When including APP, Advocate’s capitated revenue marginally increased 3.5% in 2015 to $1.15 billion, Nakis said. APP “is the main mechanism to manage value- and risk-based contracts,” Nakis said, and Advocate now has more than 725,000 lives covered under value-based agreements.
The federal government and other payers want to move more toward value-based reimbursement, in which hospitals and doctors are paid for high quality and low costs instead of receiving payment for every test or treatment. Capitated contracts, where providers take on most or all of the financial risk associated with caring for patients, fall on the extreme end of value-based payments.
Advocate is ahead of most of the rest of the country in terms of embracing capitation, but most systems still rely heavily on the fee-for-service payment structure.

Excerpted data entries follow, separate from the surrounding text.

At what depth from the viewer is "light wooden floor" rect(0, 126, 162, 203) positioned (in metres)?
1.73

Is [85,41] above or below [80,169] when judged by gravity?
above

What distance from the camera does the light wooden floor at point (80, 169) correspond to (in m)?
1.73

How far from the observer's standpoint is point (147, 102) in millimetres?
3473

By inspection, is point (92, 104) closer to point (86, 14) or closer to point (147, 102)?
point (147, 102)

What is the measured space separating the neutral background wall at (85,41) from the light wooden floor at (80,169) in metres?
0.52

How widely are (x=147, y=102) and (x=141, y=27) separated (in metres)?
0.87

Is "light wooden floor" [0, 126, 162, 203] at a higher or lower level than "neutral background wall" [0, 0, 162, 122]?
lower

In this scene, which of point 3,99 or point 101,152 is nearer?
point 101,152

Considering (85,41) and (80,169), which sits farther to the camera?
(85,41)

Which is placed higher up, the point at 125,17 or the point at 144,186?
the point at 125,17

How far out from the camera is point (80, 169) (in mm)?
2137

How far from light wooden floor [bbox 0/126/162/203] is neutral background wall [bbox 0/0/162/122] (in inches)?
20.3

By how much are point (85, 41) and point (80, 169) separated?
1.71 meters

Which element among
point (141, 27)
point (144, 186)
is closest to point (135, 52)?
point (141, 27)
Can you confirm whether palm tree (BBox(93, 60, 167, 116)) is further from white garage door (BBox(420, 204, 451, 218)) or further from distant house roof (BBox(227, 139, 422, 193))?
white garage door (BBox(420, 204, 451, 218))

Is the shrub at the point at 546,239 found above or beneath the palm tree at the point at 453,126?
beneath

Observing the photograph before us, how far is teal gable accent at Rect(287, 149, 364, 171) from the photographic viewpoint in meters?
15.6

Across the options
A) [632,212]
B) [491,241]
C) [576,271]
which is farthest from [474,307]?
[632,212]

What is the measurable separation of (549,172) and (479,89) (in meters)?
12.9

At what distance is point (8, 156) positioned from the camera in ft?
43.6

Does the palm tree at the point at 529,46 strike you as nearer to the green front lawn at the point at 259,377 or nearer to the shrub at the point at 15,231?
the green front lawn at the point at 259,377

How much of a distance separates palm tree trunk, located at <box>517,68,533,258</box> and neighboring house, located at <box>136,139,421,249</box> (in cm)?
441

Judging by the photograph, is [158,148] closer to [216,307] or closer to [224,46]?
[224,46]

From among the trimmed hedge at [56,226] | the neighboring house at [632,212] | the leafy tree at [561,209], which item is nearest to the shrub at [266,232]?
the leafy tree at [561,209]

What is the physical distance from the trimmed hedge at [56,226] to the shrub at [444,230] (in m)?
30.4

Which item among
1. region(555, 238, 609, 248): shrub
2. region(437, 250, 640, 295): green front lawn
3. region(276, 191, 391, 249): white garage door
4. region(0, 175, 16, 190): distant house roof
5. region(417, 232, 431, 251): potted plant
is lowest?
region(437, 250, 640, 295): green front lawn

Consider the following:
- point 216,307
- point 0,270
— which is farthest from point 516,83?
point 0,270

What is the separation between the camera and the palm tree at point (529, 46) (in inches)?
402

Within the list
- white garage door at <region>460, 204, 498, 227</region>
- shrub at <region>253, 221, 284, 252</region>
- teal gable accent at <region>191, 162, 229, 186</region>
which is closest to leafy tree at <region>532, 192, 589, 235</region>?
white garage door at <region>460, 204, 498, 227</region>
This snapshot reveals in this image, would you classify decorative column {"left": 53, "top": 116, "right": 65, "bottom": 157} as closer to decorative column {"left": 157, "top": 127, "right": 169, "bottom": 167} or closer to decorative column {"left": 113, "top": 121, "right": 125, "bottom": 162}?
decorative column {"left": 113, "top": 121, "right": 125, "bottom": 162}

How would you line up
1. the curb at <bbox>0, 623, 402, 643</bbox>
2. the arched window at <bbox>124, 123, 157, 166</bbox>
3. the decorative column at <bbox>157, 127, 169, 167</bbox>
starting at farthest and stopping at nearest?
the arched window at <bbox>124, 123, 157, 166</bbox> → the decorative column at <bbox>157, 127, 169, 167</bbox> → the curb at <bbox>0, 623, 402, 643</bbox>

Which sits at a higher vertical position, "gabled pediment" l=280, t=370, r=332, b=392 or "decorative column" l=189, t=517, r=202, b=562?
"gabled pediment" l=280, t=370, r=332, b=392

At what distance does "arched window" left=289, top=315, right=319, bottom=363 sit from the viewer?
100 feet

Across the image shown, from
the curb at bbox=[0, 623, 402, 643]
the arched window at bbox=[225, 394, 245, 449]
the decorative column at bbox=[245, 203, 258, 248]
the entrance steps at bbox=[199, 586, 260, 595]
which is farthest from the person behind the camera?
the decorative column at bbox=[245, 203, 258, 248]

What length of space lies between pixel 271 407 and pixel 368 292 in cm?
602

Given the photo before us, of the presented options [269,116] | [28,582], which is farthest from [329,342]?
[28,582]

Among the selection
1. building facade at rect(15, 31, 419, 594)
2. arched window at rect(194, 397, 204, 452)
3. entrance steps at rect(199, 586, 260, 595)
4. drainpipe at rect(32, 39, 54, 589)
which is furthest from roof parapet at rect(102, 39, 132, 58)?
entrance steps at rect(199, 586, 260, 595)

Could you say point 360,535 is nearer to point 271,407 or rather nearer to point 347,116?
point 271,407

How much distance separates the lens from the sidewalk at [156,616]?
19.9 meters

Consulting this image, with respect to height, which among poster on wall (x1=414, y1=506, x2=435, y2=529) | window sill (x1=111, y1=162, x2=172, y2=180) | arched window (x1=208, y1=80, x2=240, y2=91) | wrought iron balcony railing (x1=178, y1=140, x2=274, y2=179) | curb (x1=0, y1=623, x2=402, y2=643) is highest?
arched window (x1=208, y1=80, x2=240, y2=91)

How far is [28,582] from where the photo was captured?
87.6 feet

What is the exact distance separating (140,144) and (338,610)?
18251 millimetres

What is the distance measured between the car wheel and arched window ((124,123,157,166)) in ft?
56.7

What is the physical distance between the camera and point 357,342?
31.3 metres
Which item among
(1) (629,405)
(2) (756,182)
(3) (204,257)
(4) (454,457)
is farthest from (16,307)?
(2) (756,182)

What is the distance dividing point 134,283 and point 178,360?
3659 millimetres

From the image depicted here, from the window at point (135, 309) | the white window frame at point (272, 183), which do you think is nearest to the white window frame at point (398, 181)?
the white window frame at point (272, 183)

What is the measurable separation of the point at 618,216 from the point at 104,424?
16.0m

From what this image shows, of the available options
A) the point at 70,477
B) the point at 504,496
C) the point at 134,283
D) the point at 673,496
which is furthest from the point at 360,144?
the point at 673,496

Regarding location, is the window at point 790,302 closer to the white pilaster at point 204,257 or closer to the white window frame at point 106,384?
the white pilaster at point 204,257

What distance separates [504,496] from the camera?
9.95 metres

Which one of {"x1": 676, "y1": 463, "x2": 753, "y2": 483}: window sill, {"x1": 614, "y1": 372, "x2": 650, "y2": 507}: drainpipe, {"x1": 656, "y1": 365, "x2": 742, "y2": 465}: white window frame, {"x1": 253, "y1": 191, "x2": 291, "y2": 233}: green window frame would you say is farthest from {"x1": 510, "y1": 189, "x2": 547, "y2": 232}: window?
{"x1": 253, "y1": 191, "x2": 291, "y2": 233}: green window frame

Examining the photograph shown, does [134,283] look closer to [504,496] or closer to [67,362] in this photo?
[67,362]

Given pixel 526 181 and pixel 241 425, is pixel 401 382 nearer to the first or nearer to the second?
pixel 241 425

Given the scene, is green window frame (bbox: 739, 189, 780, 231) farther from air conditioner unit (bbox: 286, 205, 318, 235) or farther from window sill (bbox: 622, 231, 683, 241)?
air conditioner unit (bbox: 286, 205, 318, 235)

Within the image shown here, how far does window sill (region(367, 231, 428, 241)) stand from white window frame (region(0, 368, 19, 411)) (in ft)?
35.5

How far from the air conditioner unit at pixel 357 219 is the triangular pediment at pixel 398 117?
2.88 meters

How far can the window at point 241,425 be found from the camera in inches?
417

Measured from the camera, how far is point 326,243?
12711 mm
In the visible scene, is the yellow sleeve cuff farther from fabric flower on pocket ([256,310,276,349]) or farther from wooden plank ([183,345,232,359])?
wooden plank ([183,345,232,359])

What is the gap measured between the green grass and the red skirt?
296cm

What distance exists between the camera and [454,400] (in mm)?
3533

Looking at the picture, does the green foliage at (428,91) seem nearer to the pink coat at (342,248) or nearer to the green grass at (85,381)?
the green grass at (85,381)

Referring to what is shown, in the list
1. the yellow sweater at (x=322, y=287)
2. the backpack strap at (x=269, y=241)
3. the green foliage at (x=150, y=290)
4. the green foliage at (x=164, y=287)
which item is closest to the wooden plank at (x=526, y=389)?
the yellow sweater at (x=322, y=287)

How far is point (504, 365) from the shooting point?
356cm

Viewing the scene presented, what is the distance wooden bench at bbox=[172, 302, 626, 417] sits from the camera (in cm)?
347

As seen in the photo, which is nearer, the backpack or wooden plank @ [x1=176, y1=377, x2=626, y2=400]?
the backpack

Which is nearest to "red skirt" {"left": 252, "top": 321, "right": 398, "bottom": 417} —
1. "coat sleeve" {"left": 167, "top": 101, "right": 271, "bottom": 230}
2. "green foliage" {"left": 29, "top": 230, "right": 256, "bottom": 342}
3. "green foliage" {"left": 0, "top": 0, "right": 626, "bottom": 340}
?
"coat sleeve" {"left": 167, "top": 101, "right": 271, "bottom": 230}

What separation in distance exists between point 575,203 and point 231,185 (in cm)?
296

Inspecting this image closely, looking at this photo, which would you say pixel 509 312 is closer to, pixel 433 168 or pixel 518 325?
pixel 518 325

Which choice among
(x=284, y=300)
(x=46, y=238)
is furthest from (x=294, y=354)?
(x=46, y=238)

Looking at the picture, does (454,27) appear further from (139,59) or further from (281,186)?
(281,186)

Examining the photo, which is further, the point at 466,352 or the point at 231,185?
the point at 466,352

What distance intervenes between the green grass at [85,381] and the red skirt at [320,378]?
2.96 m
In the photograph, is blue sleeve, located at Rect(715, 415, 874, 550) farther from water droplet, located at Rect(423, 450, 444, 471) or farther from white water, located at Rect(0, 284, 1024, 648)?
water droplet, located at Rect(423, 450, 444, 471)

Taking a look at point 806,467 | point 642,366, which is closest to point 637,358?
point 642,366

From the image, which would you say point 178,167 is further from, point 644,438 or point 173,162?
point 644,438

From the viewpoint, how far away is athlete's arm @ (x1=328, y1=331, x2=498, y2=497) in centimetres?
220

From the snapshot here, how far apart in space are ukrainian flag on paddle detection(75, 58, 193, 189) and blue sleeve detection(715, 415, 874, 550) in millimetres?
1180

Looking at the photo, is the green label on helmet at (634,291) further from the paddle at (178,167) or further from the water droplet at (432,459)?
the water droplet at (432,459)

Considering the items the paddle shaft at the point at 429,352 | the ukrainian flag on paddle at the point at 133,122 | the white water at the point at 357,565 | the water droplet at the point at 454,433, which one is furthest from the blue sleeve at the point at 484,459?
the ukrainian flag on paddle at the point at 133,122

A more immediate concern for Advocate comes next week, when it faces a battle with the FTC over its pending megamerger with NorthShore University HealthSystem. Advocate, which employs 34,600, is the largest health system in Illinois. NorthShore controls big patches of Chicago's affluent North Shore suburbs. The FTC has argued the transaction would be anticompetitive and lead to higher prices.
Advocate's $5.4 billion revenue in 2015 was a 3% increase from the year before. Admissions across Advocate's 12 acute-care hospitals went up 1.5%, while outpatient visits rose 1.8%.
After subtracting day-to-day expenses, Advocate posted a $330.5 million operating surplus last year, equal to a 6.1% margin. That compared to 2014's $339.3 million operating surplus and 6.5% margin.
Advocate's net surplus declined 79% year over year, totaling $78.6 million compared to $369.6 million in 2014. Advocate, like other not-for-profit health systems, suffered massive investment losses on the stock markets.